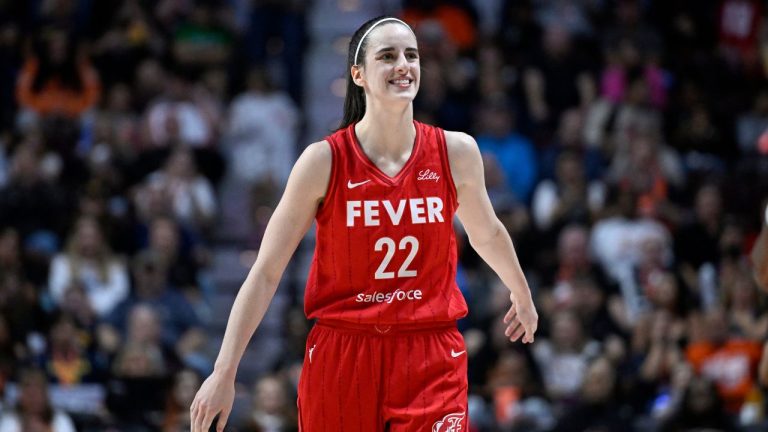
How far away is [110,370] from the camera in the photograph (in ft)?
34.9

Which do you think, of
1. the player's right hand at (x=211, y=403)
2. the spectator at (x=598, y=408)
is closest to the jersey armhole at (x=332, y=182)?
the player's right hand at (x=211, y=403)

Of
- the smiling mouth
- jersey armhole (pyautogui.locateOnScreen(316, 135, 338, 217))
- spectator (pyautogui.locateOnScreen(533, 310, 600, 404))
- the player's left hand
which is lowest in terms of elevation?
spectator (pyautogui.locateOnScreen(533, 310, 600, 404))

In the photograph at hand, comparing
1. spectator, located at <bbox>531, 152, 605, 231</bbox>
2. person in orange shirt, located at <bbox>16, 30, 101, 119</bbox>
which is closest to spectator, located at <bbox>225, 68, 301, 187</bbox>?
person in orange shirt, located at <bbox>16, 30, 101, 119</bbox>

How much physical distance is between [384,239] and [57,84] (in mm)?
8950

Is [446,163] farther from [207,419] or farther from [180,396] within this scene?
[180,396]

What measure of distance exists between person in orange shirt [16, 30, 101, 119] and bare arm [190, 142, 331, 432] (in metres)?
8.58

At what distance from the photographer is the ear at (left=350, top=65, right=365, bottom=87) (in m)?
5.57

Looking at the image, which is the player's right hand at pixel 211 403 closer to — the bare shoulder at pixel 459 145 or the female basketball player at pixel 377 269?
the female basketball player at pixel 377 269

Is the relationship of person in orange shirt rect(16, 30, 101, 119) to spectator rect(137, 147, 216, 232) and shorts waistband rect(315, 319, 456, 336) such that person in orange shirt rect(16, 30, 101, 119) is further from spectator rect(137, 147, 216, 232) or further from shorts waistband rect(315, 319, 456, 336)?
shorts waistband rect(315, 319, 456, 336)

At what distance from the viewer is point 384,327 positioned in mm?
5398

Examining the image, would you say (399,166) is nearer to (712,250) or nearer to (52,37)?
(712,250)

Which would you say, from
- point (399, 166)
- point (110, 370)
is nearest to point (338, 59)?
point (110, 370)

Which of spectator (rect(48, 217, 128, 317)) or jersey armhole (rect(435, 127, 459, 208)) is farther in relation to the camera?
spectator (rect(48, 217, 128, 317))

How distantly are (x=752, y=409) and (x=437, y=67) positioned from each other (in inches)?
204
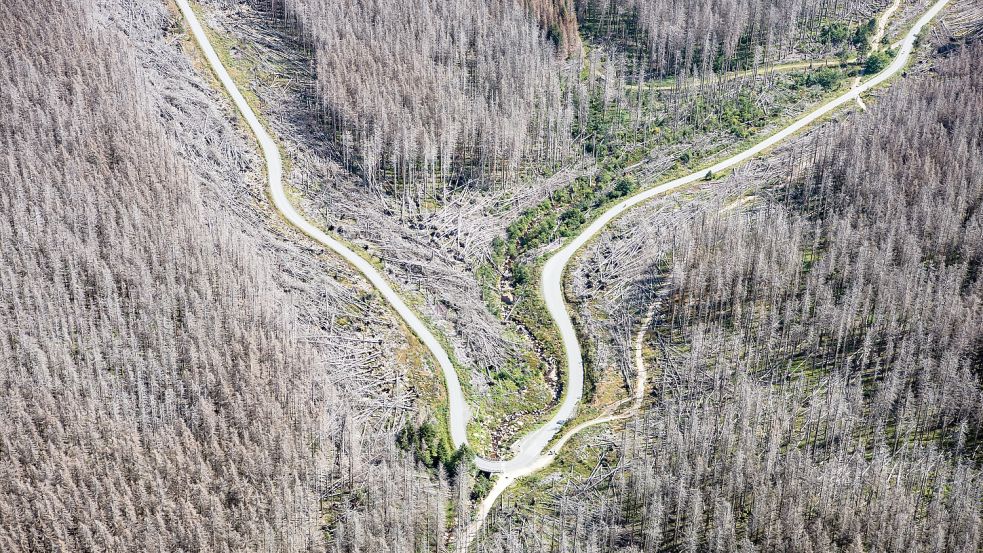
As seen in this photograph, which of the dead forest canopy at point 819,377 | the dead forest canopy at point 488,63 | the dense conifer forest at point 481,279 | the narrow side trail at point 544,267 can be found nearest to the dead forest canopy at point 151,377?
the dense conifer forest at point 481,279

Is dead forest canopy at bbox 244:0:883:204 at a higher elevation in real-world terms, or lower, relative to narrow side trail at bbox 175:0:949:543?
higher

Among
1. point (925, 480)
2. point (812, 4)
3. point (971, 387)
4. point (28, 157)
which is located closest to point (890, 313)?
point (971, 387)

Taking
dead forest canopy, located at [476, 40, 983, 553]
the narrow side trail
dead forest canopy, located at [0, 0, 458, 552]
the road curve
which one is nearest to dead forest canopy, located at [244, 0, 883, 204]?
the narrow side trail

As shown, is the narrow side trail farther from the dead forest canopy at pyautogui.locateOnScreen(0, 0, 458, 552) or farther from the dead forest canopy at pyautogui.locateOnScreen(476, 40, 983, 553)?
the dead forest canopy at pyautogui.locateOnScreen(0, 0, 458, 552)

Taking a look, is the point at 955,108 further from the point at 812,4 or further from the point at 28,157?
the point at 28,157

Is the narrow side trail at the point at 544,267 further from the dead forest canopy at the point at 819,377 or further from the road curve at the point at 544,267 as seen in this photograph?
the dead forest canopy at the point at 819,377

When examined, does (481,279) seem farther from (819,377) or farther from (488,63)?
(488,63)
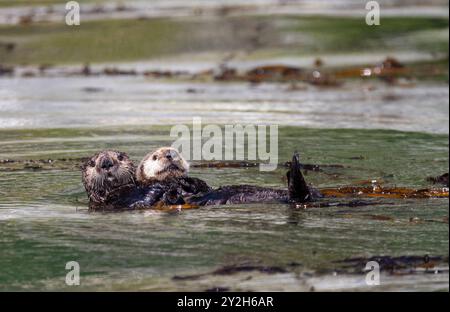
^^^^
• _WHAT THE EXERCISE ASKS_
Write out all the records above again, substituting "frame" for every "image" and changing nothing else. Omit the pictures from your answer.

• _EXERCISE OUTPUT_
How far away is [110,370] from the camera in the photograph (in ft)?
34.9

Which do you think, of
1. the player's right hand at (x=211, y=403)
2. the spectator at (x=598, y=408)
is closest to the jersey armhole at (x=332, y=182)?
the player's right hand at (x=211, y=403)

Of
- the smiling mouth
- jersey armhole (pyautogui.locateOnScreen(316, 135, 338, 217))
- spectator (pyautogui.locateOnScreen(533, 310, 600, 404))
- the player's left hand
which is lowest in terms of elevation?
spectator (pyautogui.locateOnScreen(533, 310, 600, 404))

In the photograph at hand, comparing
1. spectator, located at <bbox>531, 152, 605, 231</bbox>
2. person in orange shirt, located at <bbox>16, 30, 101, 119</bbox>
which is closest to spectator, located at <bbox>225, 68, 301, 187</bbox>?
person in orange shirt, located at <bbox>16, 30, 101, 119</bbox>

How much physical distance is between [384,239] and [57,84] (in mm)?
8950

Is [446,163] farther from [207,419] or farther from [180,396] within this scene?
[180,396]

What measure of distance exists between person in orange shirt [16, 30, 101, 119] and bare arm [190, 142, 331, 432] (in metres)?
8.58

At what distance from the photographer is the ear at (left=350, top=65, right=365, bottom=87) (in m)?
5.57

Looking at the frame, which is the player's right hand at pixel 211 403 closer to — the bare shoulder at pixel 459 145 or the female basketball player at pixel 377 269?
the female basketball player at pixel 377 269

Is the relationship of person in orange shirt rect(16, 30, 101, 119) to spectator rect(137, 147, 216, 232) and shorts waistband rect(315, 319, 456, 336) such that person in orange shirt rect(16, 30, 101, 119) is further from spectator rect(137, 147, 216, 232) or further from shorts waistband rect(315, 319, 456, 336)?
shorts waistband rect(315, 319, 456, 336)

At what distance from the viewer is point 384,327 positioned in mm?
5398

Examining the frame, would you say (399,166) is nearer to (712,250) or nearer to (52,37)?
(712,250)

Which would you say, from
- point (399, 166)
- point (110, 370)
is nearest to point (338, 59)?
point (110, 370)

Which of spectator (rect(48, 217, 128, 317)) or jersey armhole (rect(435, 127, 459, 208)) is farther in relation to the camera?
spectator (rect(48, 217, 128, 317))

How distantly are (x=752, y=409) and (x=437, y=67) positioned from each other (in inches)?
204
As seen in this photograph, which of the dead forest canopy at point 819,377 | the dead forest canopy at point 488,63 | the dense conifer forest at point 481,279 | the narrow side trail at point 544,267 can be found nearest to the dead forest canopy at point 151,377?
the dense conifer forest at point 481,279

Is dead forest canopy at bbox 244:0:883:204 at a higher elevation in real-world terms, or lower, relative to narrow side trail at bbox 175:0:949:543?
higher

Among
1. point (925, 480)
2. point (812, 4)
3. point (971, 387)
4. point (28, 157)
which is located closest to point (890, 313)?
point (971, 387)

Taking
dead forest canopy, located at [476, 40, 983, 553]
the narrow side trail
dead forest canopy, located at [0, 0, 458, 552]
the road curve
which one is nearest to dead forest canopy, located at [244, 0, 883, 204]?
the narrow side trail

As shown, is the narrow side trail farther from the dead forest canopy at pyautogui.locateOnScreen(0, 0, 458, 552) or farther from the dead forest canopy at pyautogui.locateOnScreen(476, 40, 983, 553)?
the dead forest canopy at pyautogui.locateOnScreen(0, 0, 458, 552)

Taking a look, is the point at 955,108 further from the point at 812,4 or further from the point at 28,157?
the point at 28,157

Is the narrow side trail at the point at 544,267 further from the dead forest canopy at the point at 819,377 or further from the road curve at the point at 544,267 as seen in this photograph?
the dead forest canopy at the point at 819,377

When examined, does (481,279) seem farther from (819,377) or farther from (488,63)?
(488,63)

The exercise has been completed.